→ SHORT PROBLEM: Reproduce only the lines that run from the line with "Between the point" to the last line of the material, both ends included, exactly as they appear.

→ THE INPUT:
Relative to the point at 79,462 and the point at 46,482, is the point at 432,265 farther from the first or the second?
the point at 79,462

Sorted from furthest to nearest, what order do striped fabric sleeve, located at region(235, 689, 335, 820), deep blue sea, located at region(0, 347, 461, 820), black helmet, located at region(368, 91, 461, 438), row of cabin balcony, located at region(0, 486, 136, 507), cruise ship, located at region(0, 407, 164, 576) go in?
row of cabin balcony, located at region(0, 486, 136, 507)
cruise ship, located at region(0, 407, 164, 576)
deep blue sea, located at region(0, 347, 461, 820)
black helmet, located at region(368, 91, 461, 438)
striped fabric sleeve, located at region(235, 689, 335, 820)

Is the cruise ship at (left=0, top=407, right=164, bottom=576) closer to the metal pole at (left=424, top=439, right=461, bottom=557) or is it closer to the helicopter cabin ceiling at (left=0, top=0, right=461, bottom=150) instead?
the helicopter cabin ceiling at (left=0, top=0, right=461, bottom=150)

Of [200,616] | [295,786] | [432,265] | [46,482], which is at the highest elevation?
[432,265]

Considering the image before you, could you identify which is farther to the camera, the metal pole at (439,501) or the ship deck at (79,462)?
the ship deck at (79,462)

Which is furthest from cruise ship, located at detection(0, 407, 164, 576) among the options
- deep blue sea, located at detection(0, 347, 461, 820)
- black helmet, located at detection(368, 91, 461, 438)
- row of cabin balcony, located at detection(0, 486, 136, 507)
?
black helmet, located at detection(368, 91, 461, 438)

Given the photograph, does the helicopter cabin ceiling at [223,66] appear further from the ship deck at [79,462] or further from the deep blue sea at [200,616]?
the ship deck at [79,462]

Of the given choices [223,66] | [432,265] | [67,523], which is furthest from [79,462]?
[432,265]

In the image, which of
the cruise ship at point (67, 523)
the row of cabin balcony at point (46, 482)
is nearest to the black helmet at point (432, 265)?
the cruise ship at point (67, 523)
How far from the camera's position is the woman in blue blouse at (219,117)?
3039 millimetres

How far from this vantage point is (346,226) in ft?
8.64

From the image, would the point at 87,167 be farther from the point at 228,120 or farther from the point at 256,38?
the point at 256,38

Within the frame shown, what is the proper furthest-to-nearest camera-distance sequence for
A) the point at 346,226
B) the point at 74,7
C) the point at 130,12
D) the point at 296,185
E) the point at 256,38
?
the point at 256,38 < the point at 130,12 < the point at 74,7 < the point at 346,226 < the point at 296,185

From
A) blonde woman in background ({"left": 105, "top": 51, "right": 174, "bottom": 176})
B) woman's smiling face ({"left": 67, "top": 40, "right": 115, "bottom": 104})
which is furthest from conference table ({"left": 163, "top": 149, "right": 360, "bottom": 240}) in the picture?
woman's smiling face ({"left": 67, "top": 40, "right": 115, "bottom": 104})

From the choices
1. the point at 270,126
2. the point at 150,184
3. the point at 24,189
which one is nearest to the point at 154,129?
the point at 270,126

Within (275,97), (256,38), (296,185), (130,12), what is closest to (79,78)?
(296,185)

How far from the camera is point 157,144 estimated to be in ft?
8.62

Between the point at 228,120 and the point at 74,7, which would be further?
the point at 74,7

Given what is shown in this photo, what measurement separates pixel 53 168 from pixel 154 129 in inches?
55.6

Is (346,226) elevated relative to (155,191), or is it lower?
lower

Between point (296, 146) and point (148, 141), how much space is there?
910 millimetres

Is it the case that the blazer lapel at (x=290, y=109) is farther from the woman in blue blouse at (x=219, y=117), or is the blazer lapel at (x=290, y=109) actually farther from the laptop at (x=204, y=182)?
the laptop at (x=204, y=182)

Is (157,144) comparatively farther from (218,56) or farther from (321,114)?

→ SOLVED EXERCISE:
Between the point at 228,120 and the point at 74,7, which would be further?
the point at 74,7

Given what is shown in this photo, what measurement separates pixel 53 168 from pixel 154 129 in inches?
55.6

Is (346,226) elevated relative to (155,191), or is it lower?
lower

Between point (296, 146) and point (148, 141), how much space is there?
910 millimetres

Is it the case that the blazer lapel at (x=290, y=109) is farther from the woman in blue blouse at (x=219, y=117), or is the blazer lapel at (x=290, y=109) actually farther from the laptop at (x=204, y=182)?
the laptop at (x=204, y=182)

Is (157,144) comparatively farther from (218,56) or farther from (321,114)?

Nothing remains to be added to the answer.